*** INFORMATION Section Begins ***

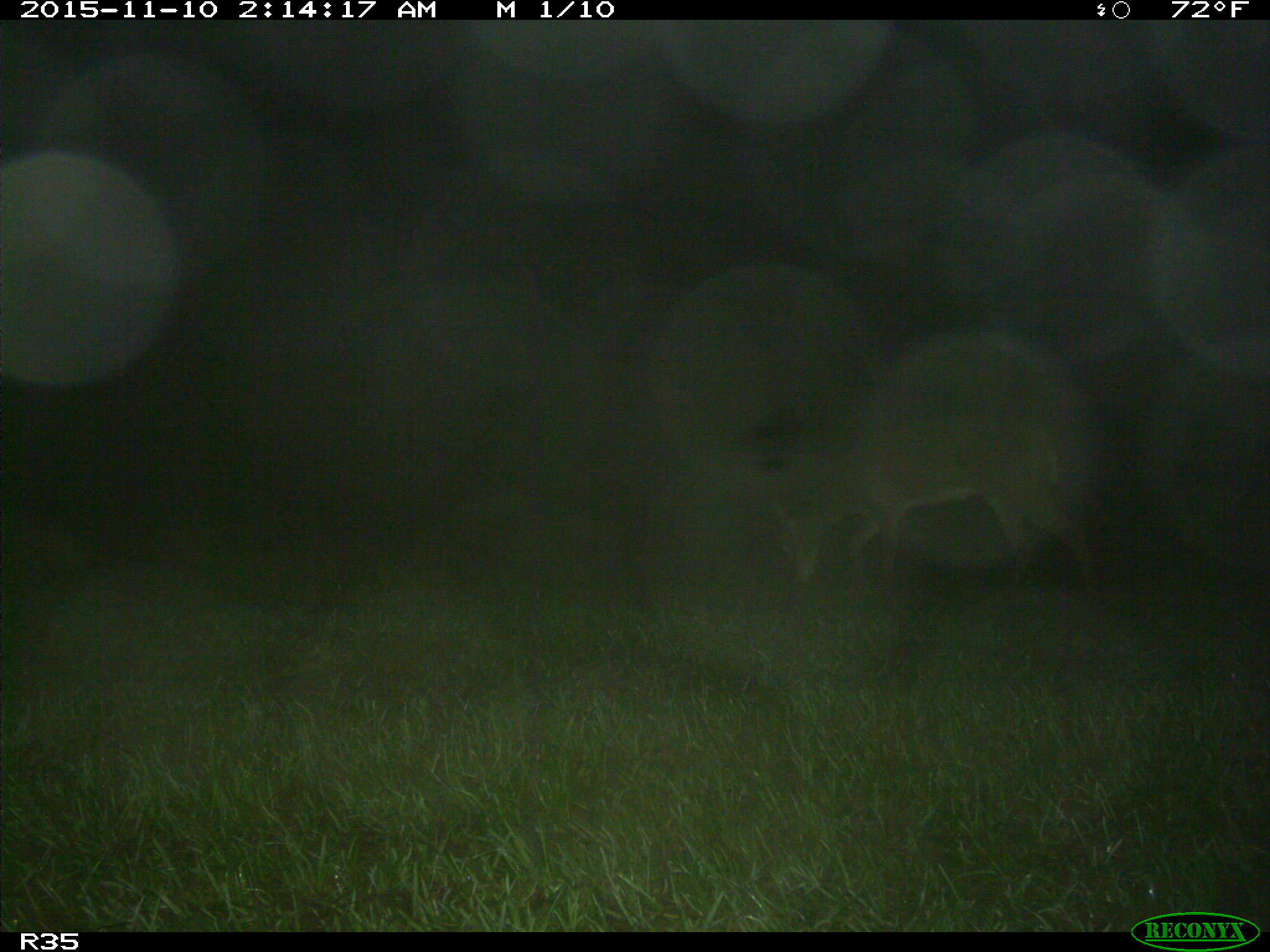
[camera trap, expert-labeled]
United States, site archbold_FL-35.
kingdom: Animalia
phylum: Chordata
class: Mammalia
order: Artiodactyla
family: Cervidae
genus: Odocoileus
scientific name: Odocoileus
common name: deer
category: unidentified deer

*** INFORMATION Section Ends ***

*PROBLEM TO SOLVE*. Start at the line with "kingdom: Animalia" and stop at the end of the records. Write those lines out exactly and add nothing.

*EXERCISE RESULT*.
kingdom: Animalia
phylum: Chordata
class: Mammalia
order: Artiodactyla
family: Cervidae
genus: Odocoileus
scientific name: Odocoileus
common name: deer
category: unidentified deer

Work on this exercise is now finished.